● EXERCISE DETAILS
Can you retype the whole article below on actor Paul Adelstein word for word, without changing anything?

● DOCUMENT EXTRACT
Content starts

Actor Paul Adelstein ’91 on Hollyood, Beckett, and the Value of a Liberal Arts Education

By Tom Porter

Bowdoin students enjoyed a special treat recently as film and TV actor Paul Adelstein ’91, who is also a writer and director, shared his insight into the entertainment world.

Filming The Menu was definitely one of the creative highlights of his career, says Adelstein. “It felt like doing theater with that wonderful group of actors on camera at the same time—basically the whole production. That’s very rare in film,” he adds. “It’s usually done piecemeal.”

paul adelstein image from The Menu
Starring in The Menu, Paul Adelstein (L) with Janet McTeer. Image: screenshot from movie trailer, courtesy of Searchlight Pictures.

A dark comedy/ horror, The Menu depicts the fate of an invited group of wealthy foodies, celebrities, financiers, and other prominent people invited to the private island of a world-renowned chef, played by Ralph Fiennes, for the culinary experience of a lifetime. As the guests make their way through an exquisitely crafted and increasingly bizarre menu, which includes a “breadless bread plate,” events take a sinister turn.

Adelstein plays one of the guests, editor and companion to a renowned food critic, played by Janet McTeer. When he first saw the movie script, Adelstein had one reaction: “I loved it immediately. I thought it was one of the most original things I've read in a long time.”

Content ends

● DATA EXTRACT
Content starts

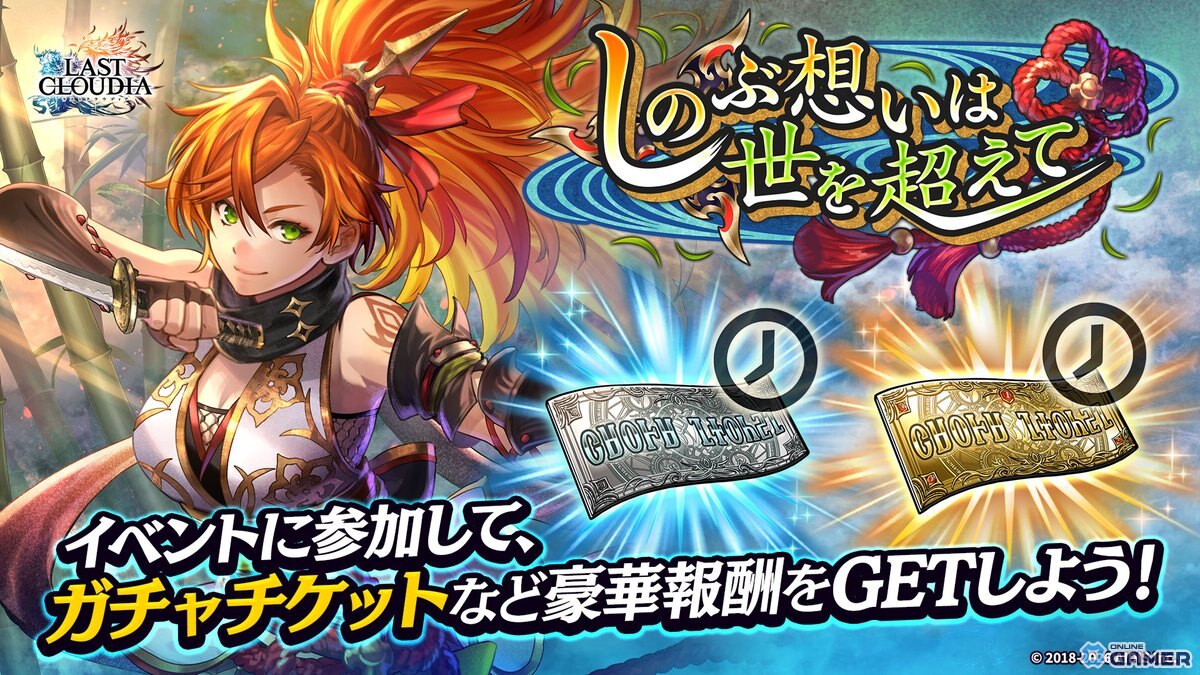 「ラストクラウディア」人気投票1位のリルベットが新ユニット化！最大100連無料ガチャも開催のスクリーンショット5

Content ends

● SOLUTION TO THIS TASK
Actor Paul Adelstein ’91 on Hollyood, Beckett, and the Value of a Liberal Arts Education

By Tom Porter

Bowdoin students enjoyed a special treat recently as film and TV actor Paul Adelstein ’91, who is also a writer and director, shared his insight into the entertainment world.

Filming The Menu was definitely one of the creative highlights of his career, says Adelstein. “It felt like doing theater with that wonderful group of actors on camera at the same time—basically the whole production. That’s very rare in film,” he adds. “It’s usually done piecemeal.”

paul adelstein image from The Menu
Starring in The Menu, Paul Adelstein (L) with Janet McTeer. Image: screenshot from movie trailer, courtesy of Searchlight Pictures.

A dark comedy/ horror, The Menu depicts the fate of an invited group of wealthy foodies, celebrities, financiers, and other prominent people invited to the private island of a world-renowned chef, played by Ralph Fiennes, for the culinary experience of a lifetime. As the guests make their way through an exquisitely crafted and increasingly bizarre menu, which includes a “breadless bread plate,” events take a sinister turn.

Adelstein plays one of the guests, editor and companion to a renowned food critic, played by Janet McTeer. When he first saw the movie script, Adelstein had one reaction: “I loved it immediately. I thought it was one of the most original things I've read in a long time.”